### [Task directions]
Locate the line with "How far does the" in the material. Copy that line and each one after it, through the last, exactly and with nothing else.

·····

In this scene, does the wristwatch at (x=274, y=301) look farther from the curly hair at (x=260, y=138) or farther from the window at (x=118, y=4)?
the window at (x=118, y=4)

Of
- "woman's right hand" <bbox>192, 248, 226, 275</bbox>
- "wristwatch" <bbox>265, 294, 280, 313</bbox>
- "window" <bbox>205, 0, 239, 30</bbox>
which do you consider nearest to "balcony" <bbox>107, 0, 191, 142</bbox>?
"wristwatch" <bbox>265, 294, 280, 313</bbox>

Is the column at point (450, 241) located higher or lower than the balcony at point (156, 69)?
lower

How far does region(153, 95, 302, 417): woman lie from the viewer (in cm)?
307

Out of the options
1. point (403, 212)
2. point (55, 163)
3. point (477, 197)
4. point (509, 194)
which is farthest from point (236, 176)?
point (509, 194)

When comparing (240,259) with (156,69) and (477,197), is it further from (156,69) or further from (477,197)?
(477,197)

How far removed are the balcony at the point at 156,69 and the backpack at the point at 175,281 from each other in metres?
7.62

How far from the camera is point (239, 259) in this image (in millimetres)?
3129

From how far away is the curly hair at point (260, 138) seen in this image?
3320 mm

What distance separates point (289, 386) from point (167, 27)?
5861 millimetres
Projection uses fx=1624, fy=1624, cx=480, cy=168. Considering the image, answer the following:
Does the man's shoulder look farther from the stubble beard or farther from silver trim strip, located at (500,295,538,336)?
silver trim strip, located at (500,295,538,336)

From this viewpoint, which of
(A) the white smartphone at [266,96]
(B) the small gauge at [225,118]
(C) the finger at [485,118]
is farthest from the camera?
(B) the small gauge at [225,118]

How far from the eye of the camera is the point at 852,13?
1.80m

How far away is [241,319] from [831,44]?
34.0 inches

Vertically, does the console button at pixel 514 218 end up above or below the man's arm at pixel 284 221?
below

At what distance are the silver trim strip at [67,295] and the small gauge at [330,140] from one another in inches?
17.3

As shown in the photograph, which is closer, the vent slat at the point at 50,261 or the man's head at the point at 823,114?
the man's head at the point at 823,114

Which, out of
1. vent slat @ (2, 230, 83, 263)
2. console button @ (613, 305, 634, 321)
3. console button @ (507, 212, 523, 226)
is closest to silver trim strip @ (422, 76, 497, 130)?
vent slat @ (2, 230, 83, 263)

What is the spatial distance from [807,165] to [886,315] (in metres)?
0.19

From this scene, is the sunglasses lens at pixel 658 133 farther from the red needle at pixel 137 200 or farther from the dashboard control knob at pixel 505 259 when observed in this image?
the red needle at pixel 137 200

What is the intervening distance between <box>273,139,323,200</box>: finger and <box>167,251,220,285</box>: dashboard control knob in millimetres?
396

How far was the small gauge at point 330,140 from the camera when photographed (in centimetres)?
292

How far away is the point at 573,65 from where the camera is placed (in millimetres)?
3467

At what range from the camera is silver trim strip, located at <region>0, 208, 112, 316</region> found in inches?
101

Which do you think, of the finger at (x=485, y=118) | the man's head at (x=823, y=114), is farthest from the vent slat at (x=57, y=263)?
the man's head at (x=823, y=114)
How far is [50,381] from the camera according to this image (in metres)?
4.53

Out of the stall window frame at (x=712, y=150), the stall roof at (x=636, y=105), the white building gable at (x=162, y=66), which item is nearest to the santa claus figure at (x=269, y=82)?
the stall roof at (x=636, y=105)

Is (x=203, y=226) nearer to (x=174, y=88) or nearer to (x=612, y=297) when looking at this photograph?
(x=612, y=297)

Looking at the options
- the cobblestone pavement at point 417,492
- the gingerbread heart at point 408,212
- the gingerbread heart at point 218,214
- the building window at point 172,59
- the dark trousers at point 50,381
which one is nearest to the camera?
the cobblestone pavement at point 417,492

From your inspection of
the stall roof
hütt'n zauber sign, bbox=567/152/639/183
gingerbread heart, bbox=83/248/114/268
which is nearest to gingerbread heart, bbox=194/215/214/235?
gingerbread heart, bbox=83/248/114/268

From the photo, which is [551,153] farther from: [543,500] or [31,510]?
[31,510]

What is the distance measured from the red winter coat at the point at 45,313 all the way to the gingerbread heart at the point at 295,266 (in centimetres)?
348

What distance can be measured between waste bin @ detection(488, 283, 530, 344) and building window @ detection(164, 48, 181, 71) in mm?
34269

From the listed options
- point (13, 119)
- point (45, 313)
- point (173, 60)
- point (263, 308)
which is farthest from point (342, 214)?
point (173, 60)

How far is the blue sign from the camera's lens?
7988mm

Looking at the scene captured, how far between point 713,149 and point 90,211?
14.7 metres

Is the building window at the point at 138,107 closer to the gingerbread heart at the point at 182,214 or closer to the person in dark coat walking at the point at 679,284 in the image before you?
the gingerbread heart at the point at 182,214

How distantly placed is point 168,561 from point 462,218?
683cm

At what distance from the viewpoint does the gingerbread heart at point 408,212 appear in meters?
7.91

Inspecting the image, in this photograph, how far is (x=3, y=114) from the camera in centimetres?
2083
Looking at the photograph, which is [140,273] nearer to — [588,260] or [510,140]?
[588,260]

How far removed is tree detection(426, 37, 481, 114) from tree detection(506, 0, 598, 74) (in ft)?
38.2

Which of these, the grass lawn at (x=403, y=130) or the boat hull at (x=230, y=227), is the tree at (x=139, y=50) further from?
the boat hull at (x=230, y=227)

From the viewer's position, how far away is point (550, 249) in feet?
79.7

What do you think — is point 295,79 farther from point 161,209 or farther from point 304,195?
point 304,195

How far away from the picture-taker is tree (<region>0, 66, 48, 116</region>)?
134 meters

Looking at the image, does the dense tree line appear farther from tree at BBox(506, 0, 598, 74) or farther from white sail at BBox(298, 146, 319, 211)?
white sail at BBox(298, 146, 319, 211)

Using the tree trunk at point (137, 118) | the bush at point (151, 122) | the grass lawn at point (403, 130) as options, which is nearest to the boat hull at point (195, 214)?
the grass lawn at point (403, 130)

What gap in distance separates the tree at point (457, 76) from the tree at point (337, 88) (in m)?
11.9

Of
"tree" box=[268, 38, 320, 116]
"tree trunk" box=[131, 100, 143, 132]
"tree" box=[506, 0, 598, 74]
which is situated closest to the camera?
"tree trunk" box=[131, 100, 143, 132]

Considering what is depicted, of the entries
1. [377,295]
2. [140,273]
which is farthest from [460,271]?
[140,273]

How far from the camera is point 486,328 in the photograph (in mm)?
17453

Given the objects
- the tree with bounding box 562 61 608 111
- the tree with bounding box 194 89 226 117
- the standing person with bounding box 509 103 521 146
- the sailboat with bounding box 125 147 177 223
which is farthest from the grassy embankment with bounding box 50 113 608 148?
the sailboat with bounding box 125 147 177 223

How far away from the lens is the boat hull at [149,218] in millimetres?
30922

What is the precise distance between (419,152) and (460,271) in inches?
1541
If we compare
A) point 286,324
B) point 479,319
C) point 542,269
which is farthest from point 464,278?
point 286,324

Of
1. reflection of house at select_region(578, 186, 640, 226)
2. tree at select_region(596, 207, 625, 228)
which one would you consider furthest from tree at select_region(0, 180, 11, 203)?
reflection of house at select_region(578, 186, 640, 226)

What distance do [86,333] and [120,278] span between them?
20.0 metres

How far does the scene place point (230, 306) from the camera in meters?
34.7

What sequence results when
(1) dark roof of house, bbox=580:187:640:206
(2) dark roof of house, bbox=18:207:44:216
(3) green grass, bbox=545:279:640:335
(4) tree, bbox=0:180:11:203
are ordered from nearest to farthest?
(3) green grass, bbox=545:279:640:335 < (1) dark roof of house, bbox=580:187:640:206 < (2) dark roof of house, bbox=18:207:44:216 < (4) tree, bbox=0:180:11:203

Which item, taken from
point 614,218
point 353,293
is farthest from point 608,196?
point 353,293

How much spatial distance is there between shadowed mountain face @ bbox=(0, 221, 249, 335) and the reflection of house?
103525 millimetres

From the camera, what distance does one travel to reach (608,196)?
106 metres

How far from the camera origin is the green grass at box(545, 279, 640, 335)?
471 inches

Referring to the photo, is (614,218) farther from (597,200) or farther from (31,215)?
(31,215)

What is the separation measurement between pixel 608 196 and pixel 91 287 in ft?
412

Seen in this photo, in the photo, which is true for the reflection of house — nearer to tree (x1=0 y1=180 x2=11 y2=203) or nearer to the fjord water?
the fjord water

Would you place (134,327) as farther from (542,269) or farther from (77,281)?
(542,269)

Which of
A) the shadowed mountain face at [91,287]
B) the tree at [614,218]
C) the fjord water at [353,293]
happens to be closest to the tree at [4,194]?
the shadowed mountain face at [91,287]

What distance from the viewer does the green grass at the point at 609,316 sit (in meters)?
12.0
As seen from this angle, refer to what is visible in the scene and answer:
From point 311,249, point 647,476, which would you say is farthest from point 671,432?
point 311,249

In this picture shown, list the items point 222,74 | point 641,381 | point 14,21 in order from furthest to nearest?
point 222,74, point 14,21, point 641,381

·····

### [Answer to the exercise]
How far does the scene place point (230, 306) from the camera in meters?
34.7

What sequence results when
(1) dark roof of house, bbox=580:187:640:206
(2) dark roof of house, bbox=18:207:44:216
(3) green grass, bbox=545:279:640:335
(4) tree, bbox=0:180:11:203
are ordered from nearest to farthest?
(3) green grass, bbox=545:279:640:335 < (1) dark roof of house, bbox=580:187:640:206 < (2) dark roof of house, bbox=18:207:44:216 < (4) tree, bbox=0:180:11:203

Which item, taken from
point 614,218
point 353,293
is farthest from point 608,196?
point 353,293

How much spatial distance is there between shadowed mountain face @ bbox=(0, 221, 249, 335) and the reflection of house?
103525 millimetres

From the camera, what distance does one travel to reach (608,196)?
106 metres

How far from the camera origin is the green grass at box(545, 279, 640, 335)?
471 inches

Referring to the photo, is (614,218) farther from (597,200) or farther from (31,215)?
(31,215)

What is the separation measurement between pixel 608 196 and pixel 91 287 in ft?
412

Seen in this photo, in the photo, which is true for the reflection of house — nearer to tree (x1=0 y1=180 x2=11 y2=203) or nearer to the fjord water?
the fjord water

Would you place (134,327) as farther from (542,269) or farther from (77,281)?
(542,269)

Which of
A) the shadowed mountain face at [91,287]
B) the tree at [614,218]
C) the fjord water at [353,293]
happens to be closest to the tree at [4,194]?
the shadowed mountain face at [91,287]

What distance from the viewer does the green grass at the point at 609,316 sit (in meters)?
12.0
As seen from this angle, refer to what is visible in the scene and answer:
From point 311,249, point 647,476, which would you say is farthest from point 671,432?
point 311,249

In this picture shown, list the items point 222,74 | point 641,381 | point 14,21 in order from furthest to nearest?
point 222,74, point 14,21, point 641,381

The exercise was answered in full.